Gram stepped forward. She had her hands folded primly in front of her and she looked very small and uncertain. For a long time she looked at Jamie Dower, taking in every change she must have seen in him. Then she dropped her hands and became brisk and lively, the way she always did at a sickbed. “I look familiar?” she asked him. She flounced over to sit on the edge of the chair beside his bed and smiled brightly at him. “I look like anyone you know, Jamie Dower?”

“A doctor—”

“Oh, no, no.” She twisted out of the white lab coat impatiently and flung it behind her. “Now?” she asked.

“Well, ma’am …”

“I’m Bethany Jane Chrisawn!” she caroled out loudly. The nurse came swiftly to the doorway and put one finger to her lips, but Gram was watching only Jamie Dower. “Now you remember?”

“Bethany …”He raised himself up on one elbow and stared at Gram puzzledly. For a minute Ben Joe held his breath; then the old man’s face slowly cleared and he said, “Bethany! Bethy Jay Chrisawn, that’s who!”

Ben Joe breathed again, and Gram nodded smugly.

“Bethy Jay!” the old man roared.

“Mr. Dower, please,” the nurse said.

“Well, I’ll be,” said Jamie Dower. He lay back down and shook his head as he stared at her. “Bethy,” he said, “you surely have changed some.”

Gram turned around and beamed at Ben Joe. “I told you,” she said. “Didn’t I? Before we even left the house I said to Ben Joe, I said, ‘I bet he won’t recognize me.’ This is Ben Joe Hawkes, Jamie. My grandson. He’s the one told me you were here.”
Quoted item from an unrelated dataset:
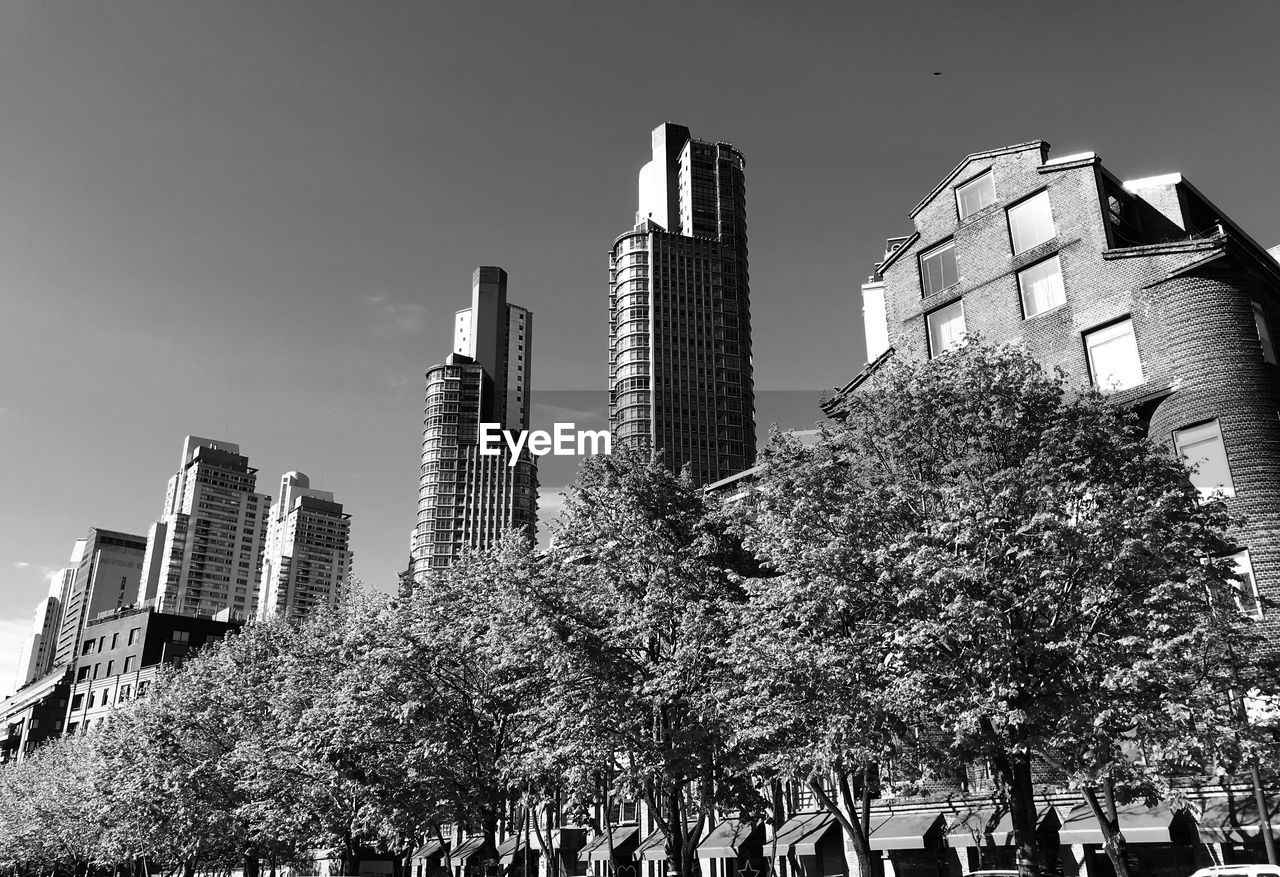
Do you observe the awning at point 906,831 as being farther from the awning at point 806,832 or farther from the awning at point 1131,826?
the awning at point 1131,826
“I’m going,” the nurse called across to Ben Joe, barely mouthing the words. She trilled the fingers of one hand at him, gave him a warning look, and vanished.

“Never thought you’d still be alive,” Jamie said.

“Why, I’ll be! I’m younger’n you are.”

“Well, I know that. I know.”

He tried to sit up higher, and Gram reached behind him to pull the pillows up.

“You’re looking good, Jamie,” she said.

“That’s funny. View of the fact that I’m dying.”

“Oh, now, you’re not dying.”

“Don’t argue, Bethy Jay. Your word against the doctor’s and I’ll take the doctor’s any day. Yes sir, I’m dying and I come to die where I was born at, like any good man should. Not that I’d recognize the damn place.”

“Language, Jamie. You’re right, town has changed some.”

“Sure has. This your grandson, hey? You got married?”

“Well, of course I got married. What’d you think?” She sat up straighter and glared at him. “I married Lemuel Hawkes, that’s who.”